MobileCLIP: Fast Image-Text Models through Multi-Modal Reinforced Training
Abstract:
Contrastive pretraining of image-text foundation models, such as CLIP, demonstrated excellent zero-shot performance and improved robustness on a wide range of downstream tasks. However, these models utilize large transformer-based encoders with significant memory and latency overhead which pose challenges for deployment on mobile devices. In this work, we introduce MobileCLIP -- a new family of efficient image-text models optimized for runtime performance along with a novel and efficient training approach, namely multi-modal reinforced training. The proposed training approach leverages knowledge transfer from an image captioning model and an ensemble of strong CLIP encoders to improve the accuracy of efficient models. Our approach avoids train-time compute overhead by storing the additional knowledge in a reinforced dataset. MobileCLIP sets a new state-of-the-art latency-accuracy tradeoff for zero-shot classification and retrieval tasks on several datasets.
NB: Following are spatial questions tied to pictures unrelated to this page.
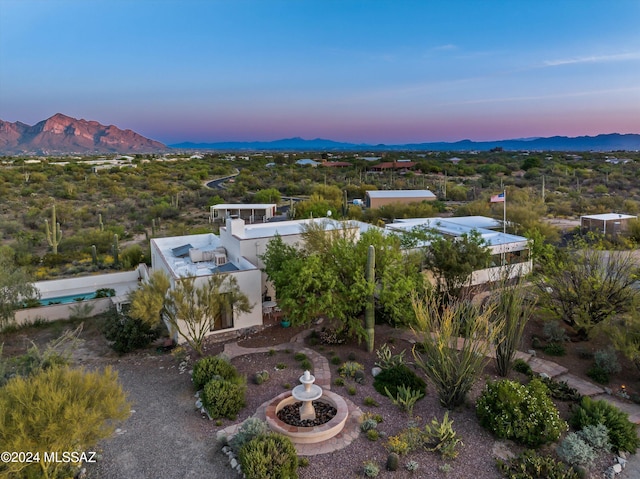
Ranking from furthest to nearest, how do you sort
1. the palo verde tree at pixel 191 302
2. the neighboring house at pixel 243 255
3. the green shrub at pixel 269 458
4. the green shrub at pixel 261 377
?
1. the neighboring house at pixel 243 255
2. the palo verde tree at pixel 191 302
3. the green shrub at pixel 261 377
4. the green shrub at pixel 269 458

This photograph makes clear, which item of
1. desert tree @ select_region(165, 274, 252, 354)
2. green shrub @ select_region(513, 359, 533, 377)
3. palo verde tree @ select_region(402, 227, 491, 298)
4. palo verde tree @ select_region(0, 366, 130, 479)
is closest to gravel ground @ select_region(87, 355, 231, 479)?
palo verde tree @ select_region(0, 366, 130, 479)

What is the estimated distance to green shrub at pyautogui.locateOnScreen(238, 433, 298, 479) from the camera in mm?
8062

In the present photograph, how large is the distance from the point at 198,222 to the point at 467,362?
104 feet

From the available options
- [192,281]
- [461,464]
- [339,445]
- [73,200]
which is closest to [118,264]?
[192,281]

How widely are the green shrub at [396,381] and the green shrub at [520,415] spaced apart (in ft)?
5.89

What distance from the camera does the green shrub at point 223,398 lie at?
10.5m

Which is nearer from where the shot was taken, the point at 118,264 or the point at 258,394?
the point at 258,394

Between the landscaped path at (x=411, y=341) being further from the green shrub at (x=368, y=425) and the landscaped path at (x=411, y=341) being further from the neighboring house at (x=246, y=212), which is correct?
the neighboring house at (x=246, y=212)

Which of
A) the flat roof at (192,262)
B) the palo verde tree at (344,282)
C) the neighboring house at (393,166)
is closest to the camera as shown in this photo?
the palo verde tree at (344,282)

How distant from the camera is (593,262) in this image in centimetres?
1473

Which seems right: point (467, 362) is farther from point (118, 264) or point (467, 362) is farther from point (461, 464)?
point (118, 264)

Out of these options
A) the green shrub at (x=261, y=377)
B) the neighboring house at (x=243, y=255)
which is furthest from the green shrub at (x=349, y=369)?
the neighboring house at (x=243, y=255)

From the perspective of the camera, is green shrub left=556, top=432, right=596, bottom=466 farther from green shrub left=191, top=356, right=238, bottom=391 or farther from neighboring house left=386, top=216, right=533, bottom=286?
neighboring house left=386, top=216, right=533, bottom=286

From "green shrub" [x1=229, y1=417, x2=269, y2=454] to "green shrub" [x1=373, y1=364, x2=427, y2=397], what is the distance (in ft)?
12.0
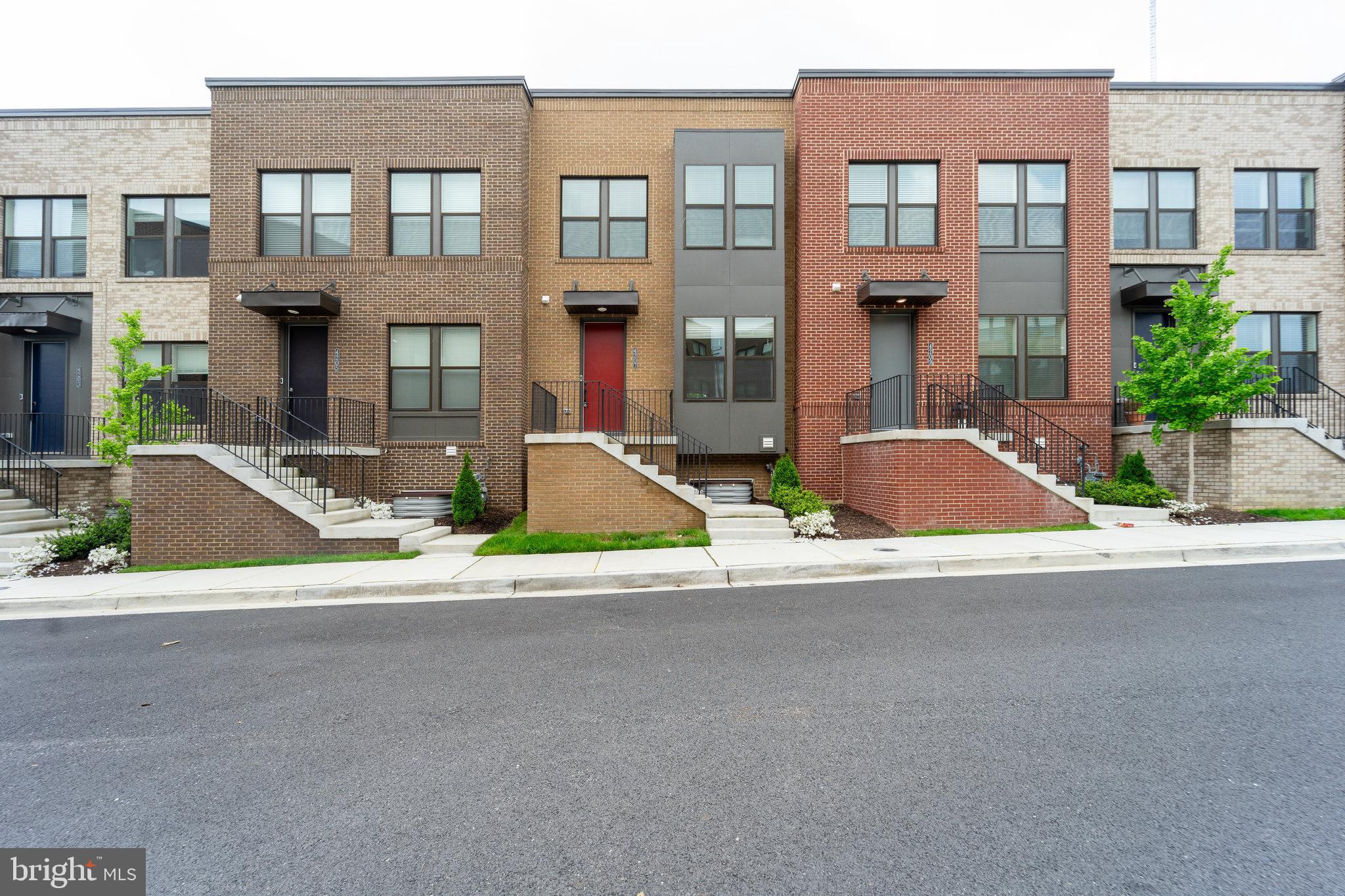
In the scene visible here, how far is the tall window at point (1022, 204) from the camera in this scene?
44.1 ft

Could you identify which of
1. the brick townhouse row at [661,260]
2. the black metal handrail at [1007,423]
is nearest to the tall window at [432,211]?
the brick townhouse row at [661,260]

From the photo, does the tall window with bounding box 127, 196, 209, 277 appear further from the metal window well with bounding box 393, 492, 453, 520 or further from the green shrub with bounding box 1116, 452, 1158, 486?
the green shrub with bounding box 1116, 452, 1158, 486

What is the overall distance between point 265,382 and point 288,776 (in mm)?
12464

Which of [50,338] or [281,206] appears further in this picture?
[50,338]

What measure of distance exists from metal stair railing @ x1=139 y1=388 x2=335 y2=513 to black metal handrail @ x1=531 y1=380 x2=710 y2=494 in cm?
413

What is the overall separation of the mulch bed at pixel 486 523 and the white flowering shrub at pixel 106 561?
15.4 ft

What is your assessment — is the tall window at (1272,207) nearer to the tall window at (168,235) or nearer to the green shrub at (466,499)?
the green shrub at (466,499)

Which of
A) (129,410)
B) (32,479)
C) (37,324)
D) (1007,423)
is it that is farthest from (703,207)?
(37,324)

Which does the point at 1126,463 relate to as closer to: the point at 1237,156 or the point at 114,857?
the point at 1237,156

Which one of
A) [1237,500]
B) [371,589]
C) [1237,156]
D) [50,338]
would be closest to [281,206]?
[50,338]

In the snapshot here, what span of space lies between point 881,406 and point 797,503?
11.3 ft

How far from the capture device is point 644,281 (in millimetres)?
13758

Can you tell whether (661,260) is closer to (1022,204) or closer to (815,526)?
(815,526)

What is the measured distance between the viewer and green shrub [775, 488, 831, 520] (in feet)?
35.4
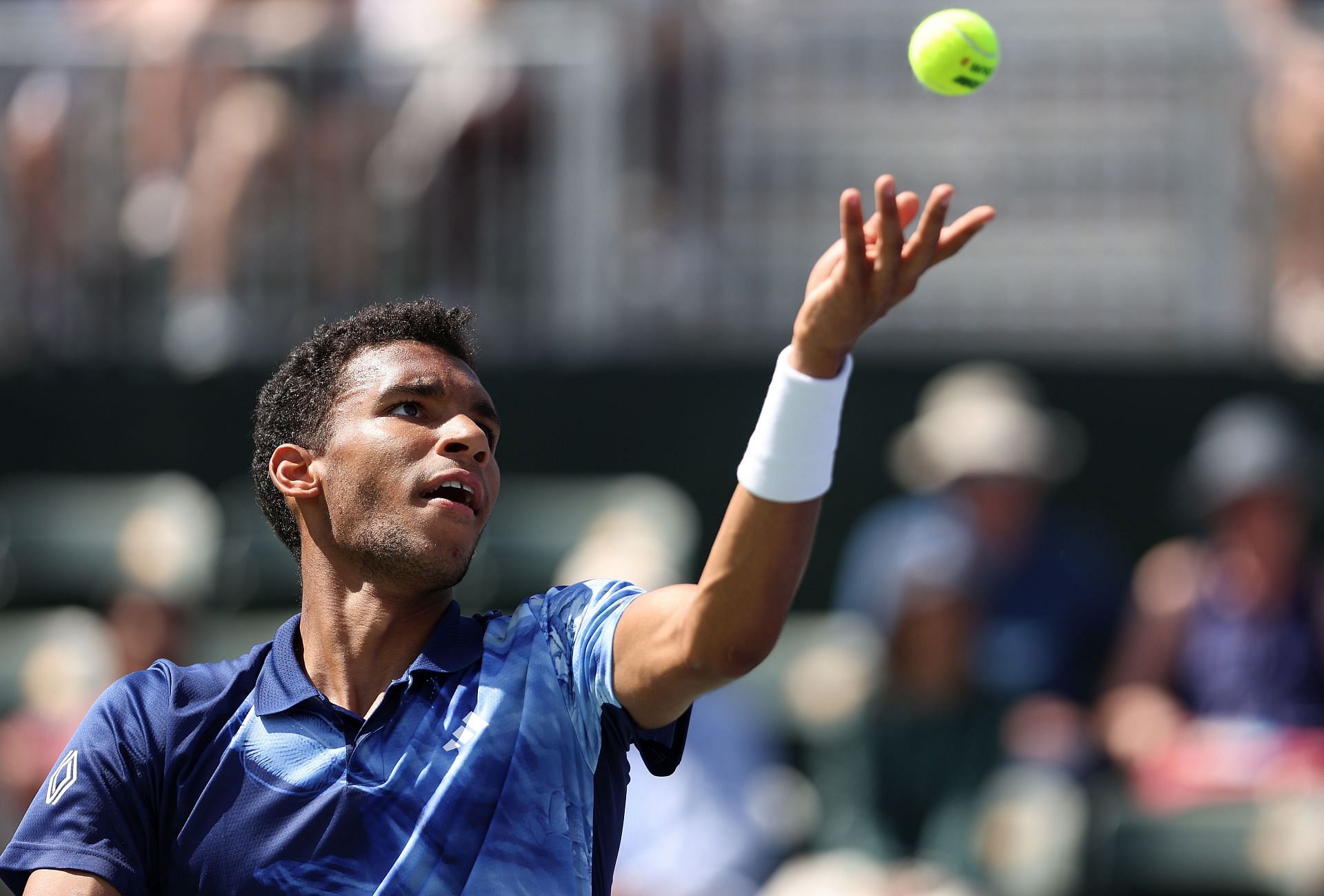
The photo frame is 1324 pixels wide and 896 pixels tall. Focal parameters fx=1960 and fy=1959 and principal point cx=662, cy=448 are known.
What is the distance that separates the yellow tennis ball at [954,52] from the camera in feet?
11.6

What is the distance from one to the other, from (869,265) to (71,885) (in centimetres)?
150

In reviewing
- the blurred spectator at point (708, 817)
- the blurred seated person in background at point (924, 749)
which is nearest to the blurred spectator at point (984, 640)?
the blurred seated person in background at point (924, 749)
Our MobileCLIP-S2 variant is 2.3 faster while more accurate compared to previous best CLIP model based on ViT-B/16. We further demonstrate the effectiveness of our multi-modal reinforced training by training a CLIP model based on ViT-B/16 image backbone and achieving +2.9% average performance improvement on 38 evaluation benchmarks compared to the previous best. Moreover, we show that the proposed approach achieves 10-1000 improved learning efficiency when compared with non-reinforced CLIP training.